Cursor, for its part, is also fresh off a heftier $2.3 billion funding round, valuing the four-year-old company at $29.3 billion – a war chest that is beginning to shape the company’s broader ambitions.
Founded back in 2020, Graphite is a platform that developers use to examine changes to software, catch issues, and coordinate approvals among team members — a process we all know as code review.

As Graphite co-founder and CEO Merrill Lutsky confirmed on LinkedIn, the deal with Cursor is intended to bring Graphite’s review tooling closer to where code is written and discussed, with plans to keep the existing product and team intact under Cursor’s ownership.
“We’ve long dreamed of connecting the surfaces where we create, collaborate on, and validate code changes, and this deal brings that ambition to life,” Lutsky wrote. “Graphite's product and brand aren't going anywhere, and the entire team is joining Cursor to continue our work with far greater resources.”
In its announcement, Cursor said reviewing, merging, and collaborating on code has become a growing constraint for engineering organisations as code generation accelerates. Connecting review tools like Graphite more closely with coding tools promises a smoother end-to-end experience for developers.
“Over the coming months, we'll explore connecting the two products in ways that we hope will feel natural: tighter integrations between local development and pull requests, smarter code review that learns from both systems, and some more radical ideas we can't share just yet,” the company wrote.
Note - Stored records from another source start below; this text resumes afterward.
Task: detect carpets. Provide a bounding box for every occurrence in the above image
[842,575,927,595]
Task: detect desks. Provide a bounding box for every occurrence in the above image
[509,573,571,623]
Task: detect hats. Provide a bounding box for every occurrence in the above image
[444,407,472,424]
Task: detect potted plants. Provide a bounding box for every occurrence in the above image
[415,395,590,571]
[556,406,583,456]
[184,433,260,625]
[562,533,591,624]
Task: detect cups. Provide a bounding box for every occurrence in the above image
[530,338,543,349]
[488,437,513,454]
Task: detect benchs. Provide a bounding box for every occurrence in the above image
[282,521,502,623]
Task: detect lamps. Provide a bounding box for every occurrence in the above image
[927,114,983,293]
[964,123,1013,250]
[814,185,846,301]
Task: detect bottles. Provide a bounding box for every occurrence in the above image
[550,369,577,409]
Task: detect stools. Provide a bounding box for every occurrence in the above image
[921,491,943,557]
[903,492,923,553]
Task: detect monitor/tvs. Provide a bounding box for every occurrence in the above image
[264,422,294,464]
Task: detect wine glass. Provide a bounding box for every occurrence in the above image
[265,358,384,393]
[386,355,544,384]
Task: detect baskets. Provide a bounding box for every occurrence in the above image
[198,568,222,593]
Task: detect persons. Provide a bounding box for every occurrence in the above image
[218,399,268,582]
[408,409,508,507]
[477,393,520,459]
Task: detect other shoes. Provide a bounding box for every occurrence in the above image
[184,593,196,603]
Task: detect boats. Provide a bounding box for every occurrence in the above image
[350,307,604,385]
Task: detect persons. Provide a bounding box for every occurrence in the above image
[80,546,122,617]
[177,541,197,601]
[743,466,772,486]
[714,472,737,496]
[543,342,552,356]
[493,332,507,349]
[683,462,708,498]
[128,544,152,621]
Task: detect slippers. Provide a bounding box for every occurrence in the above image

For context, Cursor is an AI-centric code editor that lets developers write, edit, and navigate code with natural language and AI guidance.

Graphite, meanwhile, has built a staunch following among engineering teams that need to manage complex reviews and maintain quality as teams ship changes. Its platform integrates with standard version control systems and provides tools for organising review work and tracking pending changes.
This includes support for stacked changes, a workflow where larger pieces of work are broken into a sequence of smaller, dependent updates — which can be reviewed as stacked diffs and managed through multiple linked pull requests. This allows teams to review and merge work incrementally, without waiting for each step to be approved before starting the next.
The acquisition reflects how the lines between tools for generating code and tools for checking it have started to converge. With more code being produced via AI guidance, teams are looking for equally sophisticated ways to guard against bugs, security issues, and merge conflicts early in the process.
Notably, the deal also nudges Cursor closer to territory long dominated by GitHub, which has historically combined code hosting, pull requests, and review as a single coordination layer. That positioning has been echoed by Gergely Orosz, AKA author of The Pragmatic Engineer, who also happens to be an investor in Graphite.
“I'm telling you: GitHub's biggest competitor could soon be Cursor,” he wrote on LinkedIn. “Graphite — in my view — is the best AI code review \+ stacked diffs \+ PR workflow product out there. GitHub is already playing catchup to Cursor/Graphite: they will be adding stacked diffs in 2026, years after Graphite has polished this.”
For now, the deal is perhaps less about competing directly with GitHub, than it is about trajectory. Cursor’s bet is that tighter control over review and coordination will matter as much as code generation itself in what is becoming an AI-heavy development stack.